§ GOAL OF THE EXERCISE:
Skip the pictures and write out, word for word, the lines below from the one with "Timoto-Cuica languages: Cuica" through the one with "Vintage Brass &", inclusive.

§ PROVIDED RECORDS:

===============

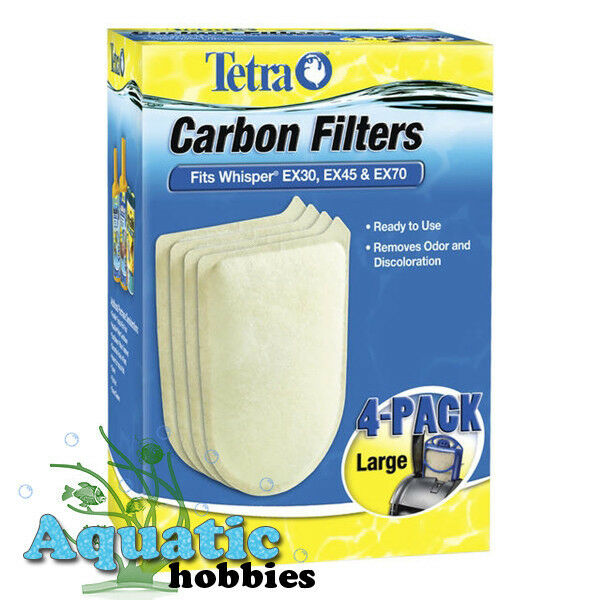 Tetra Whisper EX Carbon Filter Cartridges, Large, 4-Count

===============

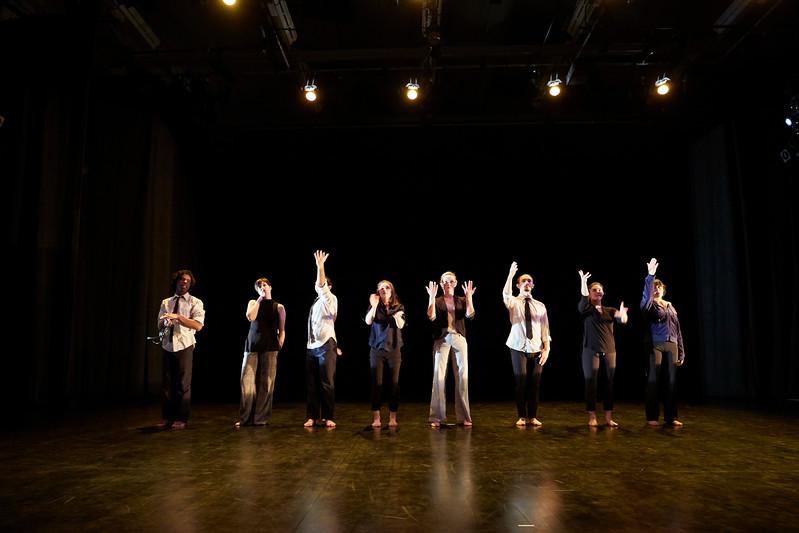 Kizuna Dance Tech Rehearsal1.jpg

===============

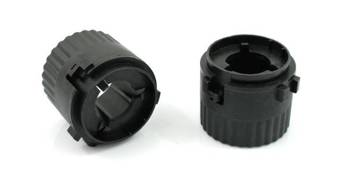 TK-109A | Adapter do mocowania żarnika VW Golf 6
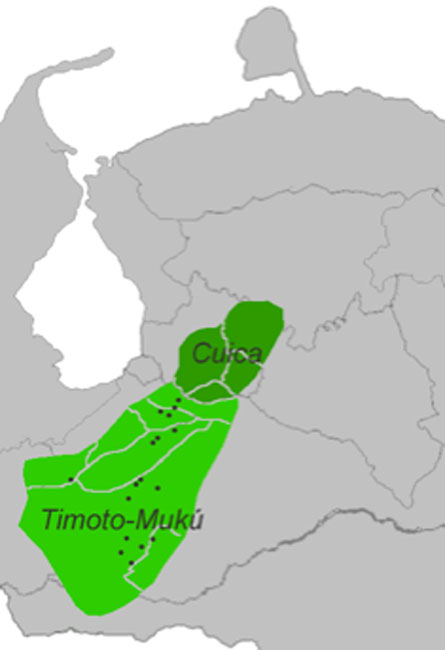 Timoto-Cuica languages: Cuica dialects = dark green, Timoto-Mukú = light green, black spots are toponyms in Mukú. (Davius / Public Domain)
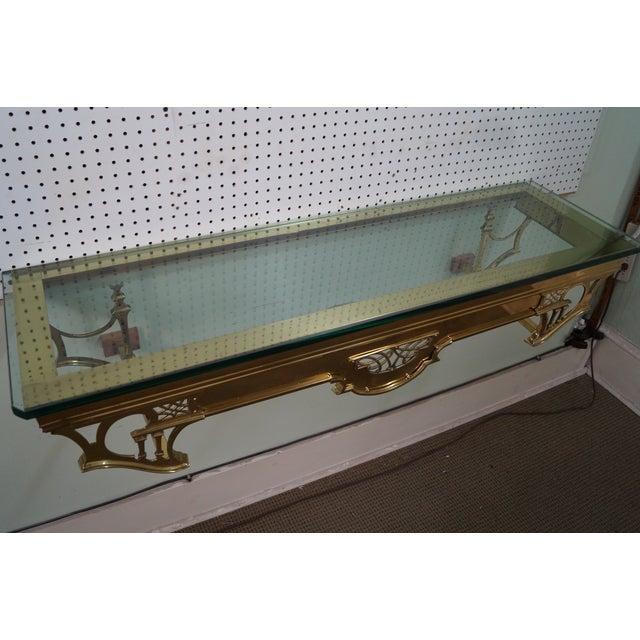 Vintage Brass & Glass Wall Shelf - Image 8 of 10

===============

§ ANSWER SECTION:
 Timoto-Cuica languages: Cuica dialects = dark green, Timoto-Mukú = light green, black spots are toponyms in Mukú. (Davius / Public Domain)
 Vintage Brass & Glass Wall Shelf - Image 8 of 10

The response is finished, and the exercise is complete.